Our visit to the tea house at the top of High Knob in Gambrill State Park was interrupted... several thousand of these. Our first choice of a picnic table, the one with the great views of the valley, was absolutely covered by stinkbugs.

Quite a bit of fall color is brightening the hills around Middletown and Boonesboro, though the drought at the end of the summer has made it more brown than some years.

This is how the city of Middletown feels about the stinkbugs.

We also visited Washington Monument State Park, where the inside of the monument was playing host to untold thousands of bugs. Ladybugs migrate here as well, and there were hundreds of them on the outside.

This calf at South Mountain Creamery was born on Sunday morning, mere hours before we arrived.

And here is the War Correspondents' Arch at Gathland, built by George Alfred Townsend to honor his fellow Civil War reporters.

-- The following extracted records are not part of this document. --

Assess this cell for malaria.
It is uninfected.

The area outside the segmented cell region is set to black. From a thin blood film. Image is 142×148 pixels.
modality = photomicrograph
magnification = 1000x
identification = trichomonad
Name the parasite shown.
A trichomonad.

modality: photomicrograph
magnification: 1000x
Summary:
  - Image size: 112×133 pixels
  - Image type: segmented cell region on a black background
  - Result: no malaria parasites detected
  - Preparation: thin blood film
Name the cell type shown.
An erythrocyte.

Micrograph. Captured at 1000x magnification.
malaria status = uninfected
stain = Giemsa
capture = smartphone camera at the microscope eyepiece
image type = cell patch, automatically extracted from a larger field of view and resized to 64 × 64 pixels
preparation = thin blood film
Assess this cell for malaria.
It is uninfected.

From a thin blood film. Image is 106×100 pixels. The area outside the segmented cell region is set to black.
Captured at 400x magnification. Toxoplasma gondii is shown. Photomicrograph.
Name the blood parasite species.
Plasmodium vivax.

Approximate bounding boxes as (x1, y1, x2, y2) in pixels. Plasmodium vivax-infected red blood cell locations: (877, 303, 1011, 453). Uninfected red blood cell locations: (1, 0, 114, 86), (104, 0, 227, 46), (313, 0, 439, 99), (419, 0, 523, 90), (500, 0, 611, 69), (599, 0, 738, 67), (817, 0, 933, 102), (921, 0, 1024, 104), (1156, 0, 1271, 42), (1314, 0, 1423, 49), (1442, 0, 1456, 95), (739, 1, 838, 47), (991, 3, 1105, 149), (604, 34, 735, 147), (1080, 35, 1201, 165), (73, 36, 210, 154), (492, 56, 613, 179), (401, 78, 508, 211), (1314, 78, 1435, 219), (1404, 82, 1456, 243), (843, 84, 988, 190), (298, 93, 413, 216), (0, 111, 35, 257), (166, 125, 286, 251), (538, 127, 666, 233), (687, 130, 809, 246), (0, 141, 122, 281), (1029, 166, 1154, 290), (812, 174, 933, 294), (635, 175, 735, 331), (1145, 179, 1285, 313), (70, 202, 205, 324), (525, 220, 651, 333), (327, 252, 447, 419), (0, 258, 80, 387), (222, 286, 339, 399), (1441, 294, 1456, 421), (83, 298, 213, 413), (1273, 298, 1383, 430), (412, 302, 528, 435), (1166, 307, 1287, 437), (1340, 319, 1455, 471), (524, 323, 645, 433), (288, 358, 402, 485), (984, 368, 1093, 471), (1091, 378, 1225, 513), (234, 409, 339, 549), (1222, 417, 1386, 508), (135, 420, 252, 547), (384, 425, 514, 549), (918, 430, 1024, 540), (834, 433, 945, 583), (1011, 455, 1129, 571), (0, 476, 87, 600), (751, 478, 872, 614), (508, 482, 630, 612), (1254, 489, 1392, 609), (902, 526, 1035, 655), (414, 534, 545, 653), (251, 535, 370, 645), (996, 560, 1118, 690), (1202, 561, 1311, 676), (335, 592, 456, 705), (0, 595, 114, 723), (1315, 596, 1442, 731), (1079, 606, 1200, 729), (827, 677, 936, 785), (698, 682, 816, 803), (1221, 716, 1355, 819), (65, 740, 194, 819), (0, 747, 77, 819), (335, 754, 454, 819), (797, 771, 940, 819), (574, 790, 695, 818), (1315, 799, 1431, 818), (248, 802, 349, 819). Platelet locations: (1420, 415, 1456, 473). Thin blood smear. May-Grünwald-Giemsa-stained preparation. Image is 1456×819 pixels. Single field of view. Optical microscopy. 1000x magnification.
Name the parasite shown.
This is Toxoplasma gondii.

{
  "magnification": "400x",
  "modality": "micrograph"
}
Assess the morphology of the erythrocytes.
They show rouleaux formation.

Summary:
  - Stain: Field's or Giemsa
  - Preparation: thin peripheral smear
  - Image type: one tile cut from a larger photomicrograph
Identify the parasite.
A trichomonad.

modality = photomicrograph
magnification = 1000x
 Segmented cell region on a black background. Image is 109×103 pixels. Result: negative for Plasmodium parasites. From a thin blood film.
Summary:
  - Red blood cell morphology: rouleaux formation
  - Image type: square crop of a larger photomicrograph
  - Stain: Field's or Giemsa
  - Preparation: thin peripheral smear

We had grilled cheese for dinner made from the cheddar, swiss, and colby we got at South Mountain Creamery, then watched the Green Bay-Minnesota game around Boardwalk Empire, which was too violent for my taste but I like how nonjudgmental it is of the choices women were often forced to make (I never expected the leading Temperance Union lady to pass on information about birth control to a woman living in circumstances other people are all too happy to use as an excuse to call her degrading names). I need someone to explain to me why it's fine for animal butcher Michael Vick to play for the Eagles but Brett Favre is in huge trouble for a bit of consensual dirty electronic interaction. With accused murderers in the NFL, I'm supposed to be upset about Favre's sex life? Give me a break!